## Exercise directions
Put every item below into a numbered list, leaving out the blank lines and the picture.
-- -- --
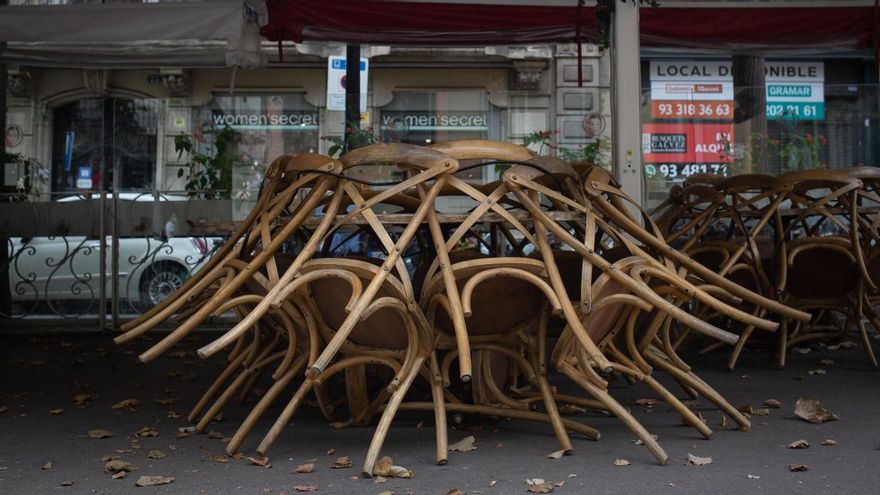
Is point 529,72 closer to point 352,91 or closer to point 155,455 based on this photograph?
point 352,91

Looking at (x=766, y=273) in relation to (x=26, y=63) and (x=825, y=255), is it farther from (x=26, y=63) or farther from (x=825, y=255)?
(x=26, y=63)

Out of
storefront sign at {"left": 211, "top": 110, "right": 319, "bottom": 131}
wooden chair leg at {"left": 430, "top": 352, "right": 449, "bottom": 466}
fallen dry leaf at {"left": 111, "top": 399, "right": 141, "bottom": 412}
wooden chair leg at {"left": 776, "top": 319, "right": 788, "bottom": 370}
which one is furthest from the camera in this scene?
storefront sign at {"left": 211, "top": 110, "right": 319, "bottom": 131}

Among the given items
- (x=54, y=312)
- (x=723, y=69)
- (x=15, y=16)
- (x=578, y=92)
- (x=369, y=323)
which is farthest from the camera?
(x=578, y=92)

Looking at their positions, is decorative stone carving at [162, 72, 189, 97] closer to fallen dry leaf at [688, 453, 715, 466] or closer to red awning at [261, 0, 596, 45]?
red awning at [261, 0, 596, 45]

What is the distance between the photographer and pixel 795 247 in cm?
621

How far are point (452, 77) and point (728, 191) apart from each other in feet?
37.8

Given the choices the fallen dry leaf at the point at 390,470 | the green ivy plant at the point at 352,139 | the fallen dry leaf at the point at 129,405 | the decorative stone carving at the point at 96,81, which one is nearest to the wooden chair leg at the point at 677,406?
the fallen dry leaf at the point at 390,470

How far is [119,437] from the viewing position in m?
4.48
-- -- --
## Result of this task
1. Is point 529,72 closer to point 352,91 or closer to point 155,455 based on this photograph?
2. point 352,91
3. Looking at (x=766, y=273) in relation to (x=26, y=63) and (x=825, y=255), is it farther from (x=26, y=63) or farther from (x=825, y=255)?
4. (x=26, y=63)
5. Out of
6. storefront sign at {"left": 211, "top": 110, "right": 319, "bottom": 131}
7. wooden chair leg at {"left": 430, "top": 352, "right": 449, "bottom": 466}
8. fallen dry leaf at {"left": 111, "top": 399, "right": 141, "bottom": 412}
9. wooden chair leg at {"left": 776, "top": 319, "right": 788, "bottom": 370}
10. which one is furthest from the camera in this scene?
11. storefront sign at {"left": 211, "top": 110, "right": 319, "bottom": 131}
12. Among the given items
13. - (x=54, y=312)
14. - (x=723, y=69)
15. - (x=15, y=16)
16. - (x=578, y=92)
17. - (x=369, y=323)
18. which is farthest from the camera?
19. (x=578, y=92)
20. Looking at their positions, is decorative stone carving at [162, 72, 189, 97] closer to fallen dry leaf at [688, 453, 715, 466] or closer to red awning at [261, 0, 596, 45]?
21. red awning at [261, 0, 596, 45]
22. What is the distance between the photographer and pixel 795 247 in cm?
23. 621
24. How far are point (452, 77) and point (728, 191) apart from each other in feet?
25. 37.8
26. Given the choices the fallen dry leaf at the point at 390,470 | the green ivy plant at the point at 352,139 | the fallen dry leaf at the point at 129,405 | the decorative stone carving at the point at 96,81, which one is nearest to the wooden chair leg at the point at 677,406?
27. the fallen dry leaf at the point at 390,470
28. How far is [119,437] from the viewing position in m?
29. 4.48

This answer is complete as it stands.